Use of Artificial Intelligence
AI tools can be applied in a variety of ways. Here are a few examples:
Field of use | Description | Examples of tools |
Brainstorming | Ideas for examples, introduction, headings, study design, implications, further research | Perplexity, You, Writsonic, Flow GPT, ChatGPT, Bing |
Research | References to relevant data and facts, recommended sources | Connected papers, Elicit, Explain papers, Research rabbit |
Tabele of contents | Develop a basic structure for a seminar paper | ChatGPT, Writesonic |
Text creation | Formulations, Spell check | ChatGPT, DeepL Write, Grammarly |
Translations | Translation of literature, translation of qualitative data | DeepL |
In the interest of transparency, if artificial intelligence is used, a table should be provided in the appendix explaining the exact use and prompts. If the tool used offers the option of generating a link for tracking, this should also be provided. This is the case with ChatGPT, for example.

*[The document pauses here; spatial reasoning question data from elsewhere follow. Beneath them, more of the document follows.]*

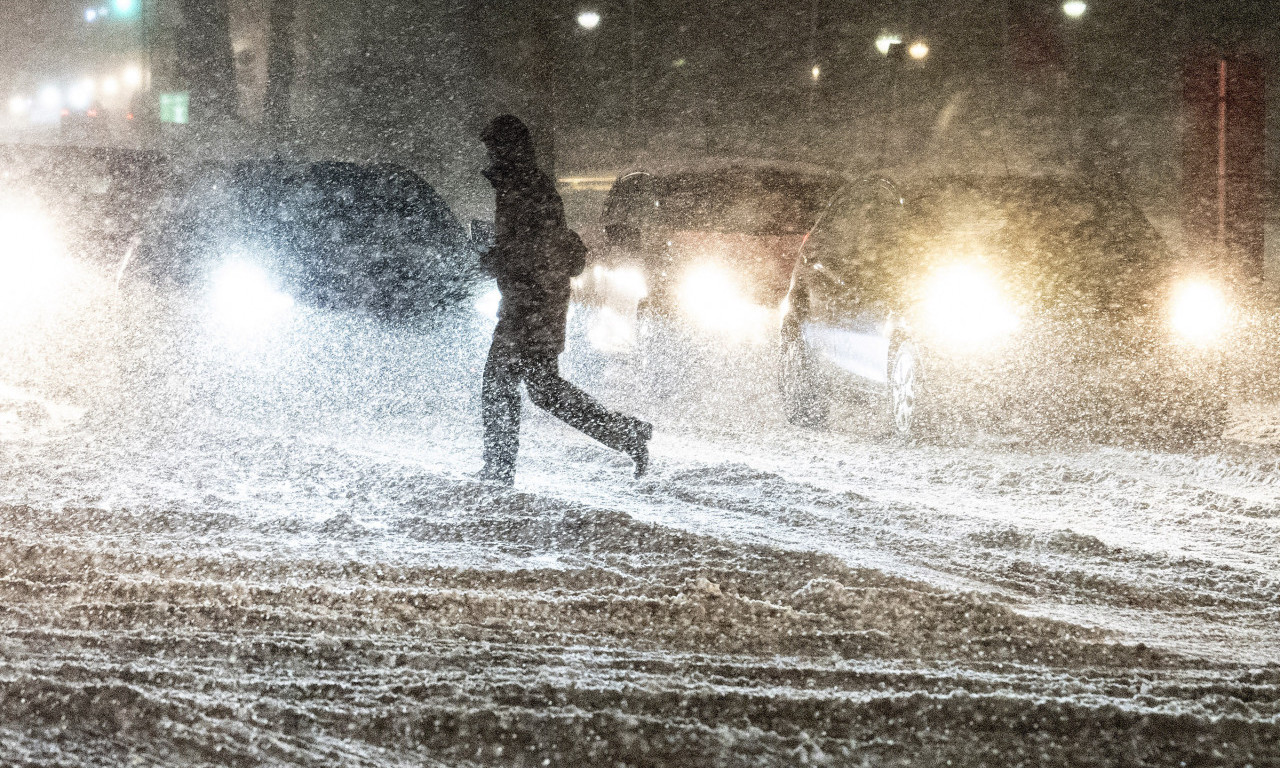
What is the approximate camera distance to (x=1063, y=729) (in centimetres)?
267

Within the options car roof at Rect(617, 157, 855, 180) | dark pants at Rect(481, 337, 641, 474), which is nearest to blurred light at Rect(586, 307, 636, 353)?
car roof at Rect(617, 157, 855, 180)

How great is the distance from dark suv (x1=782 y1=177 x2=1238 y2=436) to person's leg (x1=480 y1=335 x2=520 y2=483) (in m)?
2.23

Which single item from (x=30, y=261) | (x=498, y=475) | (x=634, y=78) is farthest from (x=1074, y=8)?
(x=498, y=475)

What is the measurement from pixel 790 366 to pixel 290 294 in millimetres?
3246

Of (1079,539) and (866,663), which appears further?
(1079,539)

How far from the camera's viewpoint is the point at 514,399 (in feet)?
18.3

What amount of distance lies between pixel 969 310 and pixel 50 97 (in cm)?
6508

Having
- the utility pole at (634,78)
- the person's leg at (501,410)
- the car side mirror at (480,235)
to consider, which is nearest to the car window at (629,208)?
the car side mirror at (480,235)

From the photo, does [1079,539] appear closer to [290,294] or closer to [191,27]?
[290,294]

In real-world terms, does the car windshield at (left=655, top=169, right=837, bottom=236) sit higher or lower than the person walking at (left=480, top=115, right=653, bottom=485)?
higher

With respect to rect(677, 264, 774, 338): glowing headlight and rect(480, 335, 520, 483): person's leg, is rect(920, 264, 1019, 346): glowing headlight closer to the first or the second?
rect(677, 264, 774, 338): glowing headlight

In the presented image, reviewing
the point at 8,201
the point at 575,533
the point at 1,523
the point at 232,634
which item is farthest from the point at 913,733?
the point at 8,201

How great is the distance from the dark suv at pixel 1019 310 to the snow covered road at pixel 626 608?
1.31 feet

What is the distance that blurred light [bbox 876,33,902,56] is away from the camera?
1705cm
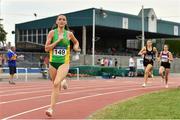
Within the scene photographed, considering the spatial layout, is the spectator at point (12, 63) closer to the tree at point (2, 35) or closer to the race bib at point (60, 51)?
the race bib at point (60, 51)

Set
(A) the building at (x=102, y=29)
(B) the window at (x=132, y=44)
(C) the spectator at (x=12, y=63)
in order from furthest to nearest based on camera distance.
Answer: (B) the window at (x=132, y=44) < (A) the building at (x=102, y=29) < (C) the spectator at (x=12, y=63)

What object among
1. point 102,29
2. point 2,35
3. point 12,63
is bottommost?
point 12,63

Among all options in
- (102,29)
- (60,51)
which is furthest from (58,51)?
(102,29)

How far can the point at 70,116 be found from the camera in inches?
444

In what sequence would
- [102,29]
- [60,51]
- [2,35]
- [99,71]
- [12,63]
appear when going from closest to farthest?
[60,51] → [12,63] → [99,71] → [102,29] → [2,35]

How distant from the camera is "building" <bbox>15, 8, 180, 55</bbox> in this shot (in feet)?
207

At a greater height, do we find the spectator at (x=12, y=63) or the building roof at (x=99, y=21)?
the building roof at (x=99, y=21)

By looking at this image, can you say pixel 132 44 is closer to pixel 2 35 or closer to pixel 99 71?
pixel 2 35

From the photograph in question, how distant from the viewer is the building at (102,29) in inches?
2486

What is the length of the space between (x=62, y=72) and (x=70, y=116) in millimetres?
952

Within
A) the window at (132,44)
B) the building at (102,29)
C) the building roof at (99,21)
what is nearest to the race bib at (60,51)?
the building at (102,29)

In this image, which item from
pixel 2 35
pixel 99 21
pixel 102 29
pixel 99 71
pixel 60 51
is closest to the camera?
pixel 60 51

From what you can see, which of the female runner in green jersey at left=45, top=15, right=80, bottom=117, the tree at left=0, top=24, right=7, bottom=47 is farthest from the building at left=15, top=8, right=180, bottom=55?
the female runner in green jersey at left=45, top=15, right=80, bottom=117

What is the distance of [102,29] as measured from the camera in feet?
234
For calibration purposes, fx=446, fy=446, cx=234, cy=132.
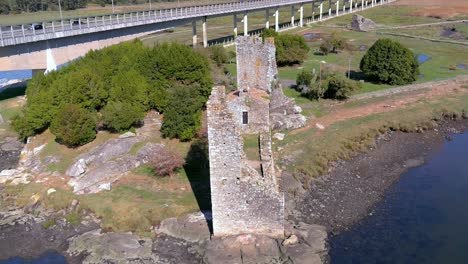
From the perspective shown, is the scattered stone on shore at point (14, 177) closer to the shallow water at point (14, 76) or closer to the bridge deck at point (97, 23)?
the bridge deck at point (97, 23)

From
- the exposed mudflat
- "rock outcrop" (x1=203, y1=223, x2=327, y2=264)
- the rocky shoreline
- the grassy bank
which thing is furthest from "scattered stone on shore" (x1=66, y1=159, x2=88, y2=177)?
the exposed mudflat

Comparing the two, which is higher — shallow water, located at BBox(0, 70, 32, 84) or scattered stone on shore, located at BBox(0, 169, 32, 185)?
shallow water, located at BBox(0, 70, 32, 84)

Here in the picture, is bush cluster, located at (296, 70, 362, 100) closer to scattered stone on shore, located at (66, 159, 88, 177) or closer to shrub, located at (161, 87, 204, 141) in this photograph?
shrub, located at (161, 87, 204, 141)

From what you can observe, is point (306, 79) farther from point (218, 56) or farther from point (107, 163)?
point (107, 163)

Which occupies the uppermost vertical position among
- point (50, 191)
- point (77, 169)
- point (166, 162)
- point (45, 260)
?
point (166, 162)

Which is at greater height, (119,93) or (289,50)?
(289,50)

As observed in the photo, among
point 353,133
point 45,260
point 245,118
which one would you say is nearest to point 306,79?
point 353,133
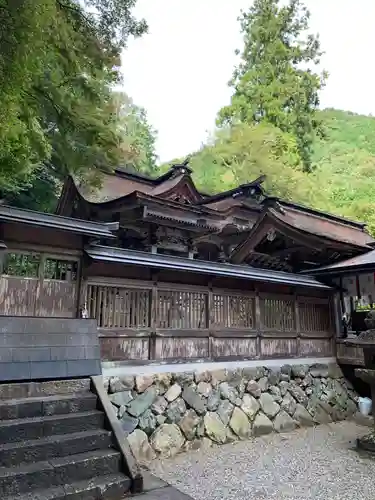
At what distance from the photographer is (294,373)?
955 cm

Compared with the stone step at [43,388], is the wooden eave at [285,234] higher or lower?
higher

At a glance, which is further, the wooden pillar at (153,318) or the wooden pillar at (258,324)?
the wooden pillar at (258,324)

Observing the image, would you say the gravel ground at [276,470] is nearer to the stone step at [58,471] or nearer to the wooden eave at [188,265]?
the stone step at [58,471]

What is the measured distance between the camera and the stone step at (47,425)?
4316mm

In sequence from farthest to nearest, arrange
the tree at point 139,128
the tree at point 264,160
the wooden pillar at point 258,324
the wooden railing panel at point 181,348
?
the tree at point 139,128 < the tree at point 264,160 < the wooden pillar at point 258,324 < the wooden railing panel at point 181,348

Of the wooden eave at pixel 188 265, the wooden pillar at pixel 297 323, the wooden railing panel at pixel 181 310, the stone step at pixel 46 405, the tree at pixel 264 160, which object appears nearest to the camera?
→ the stone step at pixel 46 405

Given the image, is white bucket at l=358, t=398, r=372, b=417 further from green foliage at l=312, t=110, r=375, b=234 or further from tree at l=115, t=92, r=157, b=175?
tree at l=115, t=92, r=157, b=175

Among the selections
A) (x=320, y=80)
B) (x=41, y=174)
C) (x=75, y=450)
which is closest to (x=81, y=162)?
(x=75, y=450)

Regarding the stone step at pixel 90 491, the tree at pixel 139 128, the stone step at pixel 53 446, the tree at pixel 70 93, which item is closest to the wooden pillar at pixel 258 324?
the tree at pixel 70 93

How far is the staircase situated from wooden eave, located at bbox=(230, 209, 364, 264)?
24.5 feet

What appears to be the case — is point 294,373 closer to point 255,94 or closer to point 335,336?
point 335,336

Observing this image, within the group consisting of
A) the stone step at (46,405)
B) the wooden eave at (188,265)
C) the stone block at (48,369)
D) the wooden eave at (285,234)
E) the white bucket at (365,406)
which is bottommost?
the white bucket at (365,406)

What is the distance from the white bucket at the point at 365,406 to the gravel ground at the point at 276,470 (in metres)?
1.94

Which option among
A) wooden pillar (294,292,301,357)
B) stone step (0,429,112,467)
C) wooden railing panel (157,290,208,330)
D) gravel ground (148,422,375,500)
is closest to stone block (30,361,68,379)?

An example table can be found here:
Tool | Description of use | If applicable URL |
ChatGPT | Help with structuring the table of contents | ChatGPT-Link |
ChatGPT | How to use AI correctly in scientific work? | ChatGPT-Link |
Deepl | Translation of Abstracts | |
Various Artificial Intelligences can provide false information about research topics or create their own sources, so the output should always be checked. In addition, biased content (e.g. discriminatory content) is sometimes produced, so the output should be viewed critically. In general, AI output is often a good starting point, but it needs to be critically reviewed and adapted.